50s women dancing in front of the Royal Court of Justice after the judge granted their request for a judicial review

While the media has been almost entirely focused on Brexit tomorrow’s judicial decision on whether 3.8 million women born in the 1950s are entitled to full restitution for the pension they lost will be ground breaking.

The BackTo60 campaign brought the case using individual examples of hardship caused by successive governments raising the women’s pension age from 60 to 66 and not taking action to give them adequate notice of the change.

Whatever decision is made it will not mean the lowering of the current pension age of 66 and will have no effect on the primary legislation that introduced the change – the 1995 Pension Act. It is entirely about compensation and discrimination towards this group of women as a result of the implementation of this and subsequent Acts of Parliament – again by successive governments- of the change.

Frankly it has not been surprising that two judges have taken nearly four months to reach a decision – even though it has been frustrating for the women themselves – many of whom have suffered severe financial hardship.

If it was a simple decision – just pay out the money – or say there is no case to answer and it can be easily dismissed- we would have had a decision months ago.

Instead the judges will have had to consider both UK and EU law and the UK’s ratification by Margaret Thatcher of the UN Convention for the Elimination of Discrimination Against Women ( CEDAW) – which specifies that women who have suffered discrimination must be fully compensated.

The fact that CEDAW is part of this judicial review affecting so many people is in itself ground breaking. The only other contentious issue where CEDAW has been used before, to my knowledge, is the Labour Party’s decision to apply it under the Equality Act – to use it for all women shortlists to change the composition of Parliament.

What you need to do: Keep writing the article about the pension case brought for women born in the 1950s, picking up after its last sentence and keeping its voice.

Information provided:
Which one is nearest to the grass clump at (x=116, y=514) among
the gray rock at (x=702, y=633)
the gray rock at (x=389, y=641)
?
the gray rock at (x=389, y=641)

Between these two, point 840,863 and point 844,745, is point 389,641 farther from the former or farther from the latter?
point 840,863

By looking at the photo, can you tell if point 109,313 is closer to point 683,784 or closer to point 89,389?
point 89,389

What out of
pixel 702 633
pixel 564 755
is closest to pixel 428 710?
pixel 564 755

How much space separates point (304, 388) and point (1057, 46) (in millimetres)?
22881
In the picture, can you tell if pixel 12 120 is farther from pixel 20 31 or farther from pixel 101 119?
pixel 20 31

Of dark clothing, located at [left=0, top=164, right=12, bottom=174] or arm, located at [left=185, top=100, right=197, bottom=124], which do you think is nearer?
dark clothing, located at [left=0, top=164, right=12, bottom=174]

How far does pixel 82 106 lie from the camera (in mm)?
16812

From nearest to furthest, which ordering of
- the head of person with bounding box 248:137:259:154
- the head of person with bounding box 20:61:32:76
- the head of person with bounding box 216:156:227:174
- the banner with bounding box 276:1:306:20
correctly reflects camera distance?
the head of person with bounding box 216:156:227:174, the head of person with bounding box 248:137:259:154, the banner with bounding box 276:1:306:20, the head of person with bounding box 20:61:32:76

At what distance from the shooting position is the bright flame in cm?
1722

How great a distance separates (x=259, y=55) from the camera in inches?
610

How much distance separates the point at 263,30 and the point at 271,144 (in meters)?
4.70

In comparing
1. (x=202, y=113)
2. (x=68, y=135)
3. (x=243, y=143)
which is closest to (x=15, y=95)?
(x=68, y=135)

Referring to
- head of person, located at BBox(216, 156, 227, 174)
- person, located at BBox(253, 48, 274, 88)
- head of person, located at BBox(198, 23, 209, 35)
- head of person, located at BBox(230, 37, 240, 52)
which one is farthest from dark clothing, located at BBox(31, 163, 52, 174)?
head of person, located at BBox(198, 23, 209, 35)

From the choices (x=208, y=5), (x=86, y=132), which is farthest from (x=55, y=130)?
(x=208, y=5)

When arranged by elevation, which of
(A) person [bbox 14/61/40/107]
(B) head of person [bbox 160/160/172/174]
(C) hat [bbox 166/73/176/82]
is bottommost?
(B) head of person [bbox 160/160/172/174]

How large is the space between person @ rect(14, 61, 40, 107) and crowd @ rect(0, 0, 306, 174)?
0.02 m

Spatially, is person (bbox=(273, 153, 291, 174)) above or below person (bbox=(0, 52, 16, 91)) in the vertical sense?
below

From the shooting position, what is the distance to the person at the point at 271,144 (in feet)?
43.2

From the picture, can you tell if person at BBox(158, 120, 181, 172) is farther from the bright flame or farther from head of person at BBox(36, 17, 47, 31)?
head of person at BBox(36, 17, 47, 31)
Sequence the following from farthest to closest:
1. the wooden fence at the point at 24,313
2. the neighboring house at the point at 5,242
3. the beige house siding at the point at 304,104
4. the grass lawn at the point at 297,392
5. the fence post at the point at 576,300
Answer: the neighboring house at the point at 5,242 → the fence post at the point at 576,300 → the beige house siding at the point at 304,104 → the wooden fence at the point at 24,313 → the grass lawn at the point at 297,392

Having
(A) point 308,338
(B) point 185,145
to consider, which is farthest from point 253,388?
* * *
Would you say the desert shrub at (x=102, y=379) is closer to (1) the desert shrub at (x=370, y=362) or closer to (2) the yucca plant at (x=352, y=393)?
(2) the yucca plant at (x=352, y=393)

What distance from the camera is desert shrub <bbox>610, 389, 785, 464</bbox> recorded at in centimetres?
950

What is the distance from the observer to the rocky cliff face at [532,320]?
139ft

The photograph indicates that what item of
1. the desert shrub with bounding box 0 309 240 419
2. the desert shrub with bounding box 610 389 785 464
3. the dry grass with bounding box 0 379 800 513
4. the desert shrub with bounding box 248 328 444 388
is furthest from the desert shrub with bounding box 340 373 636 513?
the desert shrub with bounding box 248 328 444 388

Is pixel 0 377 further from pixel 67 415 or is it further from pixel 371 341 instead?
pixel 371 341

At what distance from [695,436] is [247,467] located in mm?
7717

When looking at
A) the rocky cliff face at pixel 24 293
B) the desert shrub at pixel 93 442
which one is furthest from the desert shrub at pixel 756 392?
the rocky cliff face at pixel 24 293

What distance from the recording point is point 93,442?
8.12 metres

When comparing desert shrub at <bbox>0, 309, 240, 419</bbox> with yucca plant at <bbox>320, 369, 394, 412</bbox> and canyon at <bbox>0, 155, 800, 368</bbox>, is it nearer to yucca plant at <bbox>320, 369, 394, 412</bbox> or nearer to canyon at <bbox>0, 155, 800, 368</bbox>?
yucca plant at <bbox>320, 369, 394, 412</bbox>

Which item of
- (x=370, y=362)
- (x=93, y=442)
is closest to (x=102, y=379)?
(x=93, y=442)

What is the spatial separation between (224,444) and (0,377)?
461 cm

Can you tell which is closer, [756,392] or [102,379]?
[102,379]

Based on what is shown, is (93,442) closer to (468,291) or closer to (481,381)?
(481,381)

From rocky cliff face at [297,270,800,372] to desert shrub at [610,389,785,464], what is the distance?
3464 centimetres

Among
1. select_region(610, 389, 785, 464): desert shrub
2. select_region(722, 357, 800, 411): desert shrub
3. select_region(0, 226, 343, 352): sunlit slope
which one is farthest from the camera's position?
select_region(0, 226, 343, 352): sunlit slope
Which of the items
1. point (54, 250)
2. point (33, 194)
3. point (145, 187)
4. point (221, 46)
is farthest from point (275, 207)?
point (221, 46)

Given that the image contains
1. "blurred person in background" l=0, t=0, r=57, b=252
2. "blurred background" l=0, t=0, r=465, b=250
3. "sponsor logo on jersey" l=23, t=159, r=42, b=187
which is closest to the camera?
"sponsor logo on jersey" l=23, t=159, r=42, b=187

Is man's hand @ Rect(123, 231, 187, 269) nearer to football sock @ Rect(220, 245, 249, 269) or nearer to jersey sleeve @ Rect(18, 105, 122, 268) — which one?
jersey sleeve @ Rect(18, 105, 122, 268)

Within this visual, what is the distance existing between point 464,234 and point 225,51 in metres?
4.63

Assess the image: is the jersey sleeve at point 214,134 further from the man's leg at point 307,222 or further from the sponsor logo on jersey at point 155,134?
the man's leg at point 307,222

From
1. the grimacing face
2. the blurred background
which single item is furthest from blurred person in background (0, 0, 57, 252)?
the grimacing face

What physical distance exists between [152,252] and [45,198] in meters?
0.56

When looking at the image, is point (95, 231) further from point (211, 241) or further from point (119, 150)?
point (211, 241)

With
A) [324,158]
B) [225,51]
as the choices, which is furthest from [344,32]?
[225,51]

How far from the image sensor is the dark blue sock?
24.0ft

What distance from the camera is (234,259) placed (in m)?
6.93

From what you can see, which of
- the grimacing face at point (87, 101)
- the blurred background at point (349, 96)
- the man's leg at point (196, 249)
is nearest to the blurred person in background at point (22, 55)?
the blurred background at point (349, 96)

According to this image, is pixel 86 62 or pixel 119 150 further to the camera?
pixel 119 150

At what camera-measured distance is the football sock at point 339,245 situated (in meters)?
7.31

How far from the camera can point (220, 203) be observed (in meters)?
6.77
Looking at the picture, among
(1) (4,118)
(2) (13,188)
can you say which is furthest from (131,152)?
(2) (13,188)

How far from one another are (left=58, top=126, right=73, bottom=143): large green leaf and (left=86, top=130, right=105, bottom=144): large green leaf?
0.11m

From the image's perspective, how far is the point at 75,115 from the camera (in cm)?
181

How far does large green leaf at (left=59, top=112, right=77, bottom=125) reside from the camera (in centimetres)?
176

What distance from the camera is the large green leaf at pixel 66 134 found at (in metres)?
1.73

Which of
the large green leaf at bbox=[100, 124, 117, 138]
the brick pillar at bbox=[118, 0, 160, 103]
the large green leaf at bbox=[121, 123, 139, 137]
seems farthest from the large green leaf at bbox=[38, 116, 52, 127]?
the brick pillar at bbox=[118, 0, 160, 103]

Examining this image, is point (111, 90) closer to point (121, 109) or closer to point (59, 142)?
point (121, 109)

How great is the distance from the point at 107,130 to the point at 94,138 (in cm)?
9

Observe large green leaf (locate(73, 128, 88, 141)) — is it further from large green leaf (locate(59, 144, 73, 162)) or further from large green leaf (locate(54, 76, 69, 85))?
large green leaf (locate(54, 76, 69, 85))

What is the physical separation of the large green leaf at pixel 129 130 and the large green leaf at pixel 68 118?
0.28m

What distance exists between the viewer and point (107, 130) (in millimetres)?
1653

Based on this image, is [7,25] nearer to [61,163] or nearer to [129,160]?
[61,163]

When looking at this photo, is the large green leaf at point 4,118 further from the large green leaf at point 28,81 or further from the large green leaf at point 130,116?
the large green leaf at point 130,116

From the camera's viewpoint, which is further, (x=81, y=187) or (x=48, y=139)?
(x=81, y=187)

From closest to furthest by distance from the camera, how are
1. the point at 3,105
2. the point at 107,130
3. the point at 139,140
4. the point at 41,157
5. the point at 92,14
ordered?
==
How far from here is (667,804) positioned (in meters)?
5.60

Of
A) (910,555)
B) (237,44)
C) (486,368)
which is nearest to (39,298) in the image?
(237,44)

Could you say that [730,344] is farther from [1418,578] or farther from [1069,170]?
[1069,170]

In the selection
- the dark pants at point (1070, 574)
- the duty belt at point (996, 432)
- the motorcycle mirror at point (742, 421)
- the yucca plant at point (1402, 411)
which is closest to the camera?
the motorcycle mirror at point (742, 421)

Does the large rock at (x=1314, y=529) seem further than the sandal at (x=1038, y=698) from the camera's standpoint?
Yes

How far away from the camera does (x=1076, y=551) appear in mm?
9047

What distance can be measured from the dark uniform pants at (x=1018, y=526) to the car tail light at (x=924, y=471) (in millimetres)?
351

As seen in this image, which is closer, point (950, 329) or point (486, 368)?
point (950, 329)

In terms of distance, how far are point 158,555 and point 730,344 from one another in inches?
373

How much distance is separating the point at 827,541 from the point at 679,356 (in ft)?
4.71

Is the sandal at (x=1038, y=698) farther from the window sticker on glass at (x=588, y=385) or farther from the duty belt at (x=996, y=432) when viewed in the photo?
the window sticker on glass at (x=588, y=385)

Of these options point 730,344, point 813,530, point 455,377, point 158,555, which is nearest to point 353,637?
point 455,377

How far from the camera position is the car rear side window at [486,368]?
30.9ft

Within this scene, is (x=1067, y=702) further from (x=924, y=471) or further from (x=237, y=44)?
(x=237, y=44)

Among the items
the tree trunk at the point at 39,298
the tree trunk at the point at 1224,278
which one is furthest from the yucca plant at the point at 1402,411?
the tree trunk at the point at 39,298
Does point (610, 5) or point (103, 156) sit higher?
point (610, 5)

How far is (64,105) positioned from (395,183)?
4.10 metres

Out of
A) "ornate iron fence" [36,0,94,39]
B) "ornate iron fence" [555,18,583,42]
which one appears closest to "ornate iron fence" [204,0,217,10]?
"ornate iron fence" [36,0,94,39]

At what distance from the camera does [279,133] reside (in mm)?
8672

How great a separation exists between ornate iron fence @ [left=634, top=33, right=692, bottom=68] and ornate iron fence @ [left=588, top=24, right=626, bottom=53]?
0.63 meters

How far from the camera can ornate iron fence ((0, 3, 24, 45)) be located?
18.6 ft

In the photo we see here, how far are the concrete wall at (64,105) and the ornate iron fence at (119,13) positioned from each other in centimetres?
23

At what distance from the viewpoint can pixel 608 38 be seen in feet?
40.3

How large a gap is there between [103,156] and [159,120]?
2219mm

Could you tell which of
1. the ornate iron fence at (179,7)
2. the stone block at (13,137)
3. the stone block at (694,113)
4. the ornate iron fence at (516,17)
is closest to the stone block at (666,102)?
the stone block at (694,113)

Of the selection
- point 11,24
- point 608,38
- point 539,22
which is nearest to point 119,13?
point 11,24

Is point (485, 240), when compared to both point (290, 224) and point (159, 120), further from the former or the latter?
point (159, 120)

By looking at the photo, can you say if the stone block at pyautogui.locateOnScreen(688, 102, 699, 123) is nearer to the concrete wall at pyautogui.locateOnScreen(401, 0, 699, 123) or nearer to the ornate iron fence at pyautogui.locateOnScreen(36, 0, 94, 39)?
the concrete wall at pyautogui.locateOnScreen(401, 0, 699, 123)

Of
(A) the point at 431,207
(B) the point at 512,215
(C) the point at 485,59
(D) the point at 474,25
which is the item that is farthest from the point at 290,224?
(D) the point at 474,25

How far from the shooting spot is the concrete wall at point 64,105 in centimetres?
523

Your response:
The other key issue is whether the 1995 Pensions Act itself years after it was passed created discrimination against women who are now suffering hardship. This was a key feature of the granting of the judicial review in the first place by Mrs Justice Lang who rejected the Department of Work and Pensions argument that the challenge to the 1995 Act was too late. She saw instead the courts intervening to relieve the plight of women suffering now – rather than a tardy response to legislation passed over 20 years ago. It will more than interesting to see the judges’ ruling on this point.

What will also be important will be the judges ‘reaction to the case put forward by the government’s top lawyer, Sir James Eadie, known as the Treasury Devil, who did not just accept that the women had not been informed of the change but said the DWP has no duty under the 1995 Act to inform them in the first place.

If this was accepted by the judges it would mean that nobody was entitled to be informed by law about any change in their pension – not just the 1950s women.

The opposite case was put by Michael Mansfield who argued that the Government’s decision was an ” abuse of power” which had targeted a large sub group of people who had endured hardship.

Whatever the decision tomorrow it will be a landmark one – not only for women who had to wait up to six years for their pension but also for age and sex discrimination.